#### [Trecho apresentado]
A formação humanística recebida por
Roberto Campos o habilitou para, sobre esse legado, entender em profundidade o
mundo econômico, ao ensejo dos estudos feitos em nível de pós-graduação em
Economia, na Escola de Governo da George Washington University, sob a rigorosa
orientação de Edward Champion Acheson. Na mencionada Universidade o nosso autor
teve contato com os maiores vultos do pensamento econômico da época como John
Donaldson, Arthur F. Burns, Gottfried Haberler, Fritz Machlup, Joseph Alois
Schumpeter (que considerou que o montante das pesquisas feitas por Campos para
a tese de mestrado “era suficiente para uma tese doutoral”), John Maynard
Keynes e o papa da Escola Austríaca, Friedrich A. Hayek.
Assim, a passagem de Roberto Campos
pela divisão de “secos e molhados” (nome jocoso dado pelo nosso autor à área de
Assuntos Econômicos do Itamaraty) foi bastante profícua, tendo-o colocado,
junto com Eugênio Gudin, na linha de frente da formulação das políticas
econômicas, que se tornariam, após a Conferência de Bretton Woods em 1944, a
peça forte das relações diplomáticas. (Da mencionada Conferência, Roberto
Campos participou como assessor da equipe brasileira chefiada pelo professor
Gudin).
Duas etapas podem ser reconhecidas na
formação do liberalismo econômico no nosso autor: a primeira, onde a influência
maior veio de Keynes e a segunda, já derrubado o Muro de Berlim, com uma
aproximação maior ao pensamento da Escola Austríaca. Mas sempre mantendo atenta
a vista na construção de instituições que conduzissem o Brasil ao pleno
desenvolvimento econômico com preservação da liberdade.
Roberto Campos, crítico do
Patrimonialismo. Ele foi, ao meu ver, um dos críticos mais sistemáticos e
radicais das práticas patrimonialistas com a tendência secular a fazer do
Estado negócio de família. Na sua última
fala no Congresso, ao se despedir da vida pública, em 1999, frisou: “ (...).

#### [Entradas extraídas]

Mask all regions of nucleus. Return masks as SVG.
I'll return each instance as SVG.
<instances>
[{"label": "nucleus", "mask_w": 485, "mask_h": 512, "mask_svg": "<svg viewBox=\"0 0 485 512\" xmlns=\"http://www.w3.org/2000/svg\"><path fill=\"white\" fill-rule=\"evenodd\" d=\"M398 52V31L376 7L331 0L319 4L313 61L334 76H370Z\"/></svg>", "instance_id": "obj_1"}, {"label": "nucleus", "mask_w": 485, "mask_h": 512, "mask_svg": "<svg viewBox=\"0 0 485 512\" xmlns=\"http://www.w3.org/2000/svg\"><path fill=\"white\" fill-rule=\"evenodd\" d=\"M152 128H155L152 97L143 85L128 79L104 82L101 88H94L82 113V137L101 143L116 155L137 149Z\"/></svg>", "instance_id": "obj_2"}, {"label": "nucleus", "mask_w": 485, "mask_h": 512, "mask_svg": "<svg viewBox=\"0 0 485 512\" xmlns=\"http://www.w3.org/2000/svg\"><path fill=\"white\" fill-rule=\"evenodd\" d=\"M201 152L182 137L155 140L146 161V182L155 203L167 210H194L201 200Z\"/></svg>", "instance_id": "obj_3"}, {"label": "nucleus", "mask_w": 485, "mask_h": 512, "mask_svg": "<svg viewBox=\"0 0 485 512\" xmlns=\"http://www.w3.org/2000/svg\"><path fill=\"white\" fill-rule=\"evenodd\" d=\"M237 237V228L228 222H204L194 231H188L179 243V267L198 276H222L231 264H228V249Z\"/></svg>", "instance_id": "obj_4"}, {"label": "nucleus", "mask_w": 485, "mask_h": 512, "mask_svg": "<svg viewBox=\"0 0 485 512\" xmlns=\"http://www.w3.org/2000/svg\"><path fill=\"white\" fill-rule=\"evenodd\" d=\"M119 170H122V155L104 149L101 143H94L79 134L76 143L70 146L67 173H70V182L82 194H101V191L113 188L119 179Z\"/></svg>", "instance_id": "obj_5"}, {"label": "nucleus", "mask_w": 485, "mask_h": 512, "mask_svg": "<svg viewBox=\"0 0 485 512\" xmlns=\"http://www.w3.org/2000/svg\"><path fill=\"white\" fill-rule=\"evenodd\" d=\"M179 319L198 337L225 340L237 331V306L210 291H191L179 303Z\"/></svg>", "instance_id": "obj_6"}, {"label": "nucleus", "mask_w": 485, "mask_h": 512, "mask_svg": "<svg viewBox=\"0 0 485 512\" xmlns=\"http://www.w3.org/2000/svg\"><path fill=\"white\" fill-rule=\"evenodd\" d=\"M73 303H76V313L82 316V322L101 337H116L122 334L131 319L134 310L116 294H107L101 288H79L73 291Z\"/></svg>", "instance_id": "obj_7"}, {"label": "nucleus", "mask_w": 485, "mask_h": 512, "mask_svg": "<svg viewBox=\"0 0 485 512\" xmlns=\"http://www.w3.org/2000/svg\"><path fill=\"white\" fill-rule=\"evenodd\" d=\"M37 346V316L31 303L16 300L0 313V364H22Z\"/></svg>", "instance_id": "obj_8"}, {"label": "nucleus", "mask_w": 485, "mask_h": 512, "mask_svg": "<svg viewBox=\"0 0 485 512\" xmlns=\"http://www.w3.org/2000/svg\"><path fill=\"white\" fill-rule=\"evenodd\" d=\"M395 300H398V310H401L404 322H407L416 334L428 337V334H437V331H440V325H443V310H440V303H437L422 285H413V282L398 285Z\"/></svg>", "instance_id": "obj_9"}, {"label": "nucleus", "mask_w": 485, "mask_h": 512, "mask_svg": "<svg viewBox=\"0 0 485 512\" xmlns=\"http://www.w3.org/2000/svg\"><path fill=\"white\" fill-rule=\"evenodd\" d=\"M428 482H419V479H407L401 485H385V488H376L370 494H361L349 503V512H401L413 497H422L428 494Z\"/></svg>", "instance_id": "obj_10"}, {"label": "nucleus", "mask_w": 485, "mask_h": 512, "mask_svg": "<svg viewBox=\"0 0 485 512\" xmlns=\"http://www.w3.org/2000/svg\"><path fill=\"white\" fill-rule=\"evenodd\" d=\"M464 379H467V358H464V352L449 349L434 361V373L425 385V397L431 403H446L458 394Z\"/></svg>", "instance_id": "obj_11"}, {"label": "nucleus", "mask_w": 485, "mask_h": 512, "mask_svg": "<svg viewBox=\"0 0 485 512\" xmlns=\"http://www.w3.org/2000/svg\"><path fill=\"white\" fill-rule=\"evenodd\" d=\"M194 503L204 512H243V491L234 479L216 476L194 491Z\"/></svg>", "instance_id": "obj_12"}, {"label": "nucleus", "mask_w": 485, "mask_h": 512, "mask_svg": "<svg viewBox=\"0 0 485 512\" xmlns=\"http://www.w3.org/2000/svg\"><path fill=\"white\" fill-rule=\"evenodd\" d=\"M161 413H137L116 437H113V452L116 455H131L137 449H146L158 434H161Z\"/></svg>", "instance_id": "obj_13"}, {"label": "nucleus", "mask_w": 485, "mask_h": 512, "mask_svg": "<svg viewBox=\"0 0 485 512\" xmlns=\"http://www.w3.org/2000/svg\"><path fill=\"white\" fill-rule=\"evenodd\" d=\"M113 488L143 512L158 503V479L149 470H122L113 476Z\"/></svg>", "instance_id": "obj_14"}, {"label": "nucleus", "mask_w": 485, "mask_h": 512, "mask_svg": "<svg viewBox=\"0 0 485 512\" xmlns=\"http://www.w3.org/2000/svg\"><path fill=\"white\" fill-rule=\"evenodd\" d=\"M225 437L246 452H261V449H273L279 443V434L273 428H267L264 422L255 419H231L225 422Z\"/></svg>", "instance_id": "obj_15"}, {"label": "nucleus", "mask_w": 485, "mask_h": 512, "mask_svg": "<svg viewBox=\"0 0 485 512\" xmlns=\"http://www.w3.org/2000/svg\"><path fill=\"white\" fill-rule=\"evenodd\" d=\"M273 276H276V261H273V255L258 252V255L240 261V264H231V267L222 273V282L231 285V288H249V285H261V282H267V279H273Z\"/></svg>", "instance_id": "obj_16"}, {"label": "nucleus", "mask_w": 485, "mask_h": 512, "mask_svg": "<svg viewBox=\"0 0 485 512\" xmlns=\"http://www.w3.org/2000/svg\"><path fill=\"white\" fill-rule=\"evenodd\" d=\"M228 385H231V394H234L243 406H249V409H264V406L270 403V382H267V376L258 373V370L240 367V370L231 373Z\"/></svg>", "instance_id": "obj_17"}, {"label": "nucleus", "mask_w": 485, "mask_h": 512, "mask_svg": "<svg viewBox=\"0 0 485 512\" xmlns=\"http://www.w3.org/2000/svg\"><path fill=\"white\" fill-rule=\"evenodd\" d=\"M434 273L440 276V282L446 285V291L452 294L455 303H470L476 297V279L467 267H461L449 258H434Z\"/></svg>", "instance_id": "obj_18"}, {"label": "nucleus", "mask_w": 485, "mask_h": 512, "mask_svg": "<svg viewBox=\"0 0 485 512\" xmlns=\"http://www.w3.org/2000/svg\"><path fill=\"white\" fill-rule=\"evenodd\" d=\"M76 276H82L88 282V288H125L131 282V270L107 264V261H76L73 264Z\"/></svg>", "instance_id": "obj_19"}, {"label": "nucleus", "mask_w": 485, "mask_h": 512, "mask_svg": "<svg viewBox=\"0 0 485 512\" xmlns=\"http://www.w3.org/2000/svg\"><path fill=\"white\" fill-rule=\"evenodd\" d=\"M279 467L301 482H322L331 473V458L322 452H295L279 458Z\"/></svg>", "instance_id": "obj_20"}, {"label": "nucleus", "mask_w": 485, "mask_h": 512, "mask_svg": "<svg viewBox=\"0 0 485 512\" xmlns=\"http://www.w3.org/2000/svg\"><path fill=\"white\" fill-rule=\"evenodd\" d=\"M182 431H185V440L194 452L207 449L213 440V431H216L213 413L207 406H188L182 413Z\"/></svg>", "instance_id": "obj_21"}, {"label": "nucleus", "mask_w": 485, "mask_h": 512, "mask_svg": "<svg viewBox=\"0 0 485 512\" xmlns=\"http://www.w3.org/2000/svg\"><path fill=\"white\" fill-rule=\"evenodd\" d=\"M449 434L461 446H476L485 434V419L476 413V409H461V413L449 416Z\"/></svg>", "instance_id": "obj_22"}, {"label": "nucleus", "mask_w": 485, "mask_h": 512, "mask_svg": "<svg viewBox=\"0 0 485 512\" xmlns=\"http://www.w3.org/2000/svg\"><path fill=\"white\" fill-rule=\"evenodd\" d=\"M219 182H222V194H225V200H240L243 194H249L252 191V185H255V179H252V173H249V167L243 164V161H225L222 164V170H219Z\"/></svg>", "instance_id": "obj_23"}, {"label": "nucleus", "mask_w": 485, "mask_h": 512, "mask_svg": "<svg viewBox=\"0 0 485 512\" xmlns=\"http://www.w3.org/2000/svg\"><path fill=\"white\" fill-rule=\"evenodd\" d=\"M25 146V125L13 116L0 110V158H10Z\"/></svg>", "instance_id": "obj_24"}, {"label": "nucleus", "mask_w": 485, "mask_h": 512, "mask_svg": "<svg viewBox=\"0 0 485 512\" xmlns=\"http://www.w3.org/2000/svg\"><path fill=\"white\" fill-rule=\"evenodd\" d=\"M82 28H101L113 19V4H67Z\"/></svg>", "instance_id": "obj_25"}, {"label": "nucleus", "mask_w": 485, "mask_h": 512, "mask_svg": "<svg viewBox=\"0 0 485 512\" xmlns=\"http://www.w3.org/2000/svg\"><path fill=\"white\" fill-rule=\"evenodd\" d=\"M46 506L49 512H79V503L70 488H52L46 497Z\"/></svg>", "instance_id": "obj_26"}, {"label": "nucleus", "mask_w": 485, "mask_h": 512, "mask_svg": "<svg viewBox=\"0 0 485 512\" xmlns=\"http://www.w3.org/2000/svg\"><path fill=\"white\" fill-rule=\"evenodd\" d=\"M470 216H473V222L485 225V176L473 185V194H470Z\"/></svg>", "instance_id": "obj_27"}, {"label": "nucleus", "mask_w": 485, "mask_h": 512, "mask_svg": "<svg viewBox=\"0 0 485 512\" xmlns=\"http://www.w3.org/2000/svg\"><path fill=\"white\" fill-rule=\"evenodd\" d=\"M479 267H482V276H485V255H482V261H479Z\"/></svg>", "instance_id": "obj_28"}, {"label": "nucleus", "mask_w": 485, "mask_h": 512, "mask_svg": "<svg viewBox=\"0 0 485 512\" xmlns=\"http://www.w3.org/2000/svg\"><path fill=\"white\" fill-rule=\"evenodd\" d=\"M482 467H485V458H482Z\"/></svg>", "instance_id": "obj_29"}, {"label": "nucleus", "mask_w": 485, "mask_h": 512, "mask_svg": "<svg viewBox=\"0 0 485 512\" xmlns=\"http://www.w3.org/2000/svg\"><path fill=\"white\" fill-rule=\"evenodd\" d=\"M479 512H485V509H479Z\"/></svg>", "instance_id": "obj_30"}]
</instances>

#### [A fazer]
1. Segundo o trecho apresentado, quem chefiou a equipe brasileira na Conferência de Bretton Woods?
2. Reproduza as linhas das entradas, começando no início das entradas e terminando na linha que contém "<instances>".

#### [Respostas das tarefas]
1. O professor Eugênio Gudin.

2.
Mask all regions of nucleus. Return masks as SVG.
I'll return each instance as SVG.
<instances>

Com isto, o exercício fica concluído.